A word which I would like to exist (but does not, as far as I know) is one with the same connotation as "epistolary," but with a slightly more general meaning to include, not just a story in the form of letters, but any story which presents the text of the story itself as a document from the fictional universe of the story. Bram Stoker's Dracula, which takes the form of a series of journal or diary entries written by the characters of the story themselves, is a handy example. A more sophisticated case is Hesse's The Glass Bead Game. A relatively rare instance from the cinema is The Blair Witch Project--the film itself is part of its own story. From radio, there is Orson Welles' classic broadcast adaptation of H.G. Wells' War of the Worlds, which seems (at least in the beginning) to be an actual piece of breaking news.
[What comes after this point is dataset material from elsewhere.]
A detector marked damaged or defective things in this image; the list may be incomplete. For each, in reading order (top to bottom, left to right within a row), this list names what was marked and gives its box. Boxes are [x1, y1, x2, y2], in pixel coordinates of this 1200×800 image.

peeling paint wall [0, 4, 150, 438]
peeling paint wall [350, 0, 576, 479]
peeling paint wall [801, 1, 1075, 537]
For lack of a better term, I use "pseudoepistolary" to describe such works. This technique is often employed in so-called "fan fiction," particularly in the science fiction genre, and in supplemental books published for role-playing games (e.g. the Universal Brotherhood module for FASA's Shadowrun.) I have on my shelf, for instance, a folio-sized book called Aliens: Colonial Marines Technical Manual which presents itself as a kind of executive summary, written in the year 2179 AD, describing the weapons, equipment, and tactics of the wholly-fictional "Colonial Marines" military force from the universe of Jim Cameron's movie Aliens. Another (rather rare and sought-after) example is 1984's Dune Encyclopedia, which presents as a short one-volume encyclopedia published in the year 15540 AG (After Guild), which corresponds to the year 31640 AD in the Julian calender, with alphabetically-arranged articles on everything in Frank Herbert's Dune universe from "Fremen Menstruation" to "The Tarot of Dune."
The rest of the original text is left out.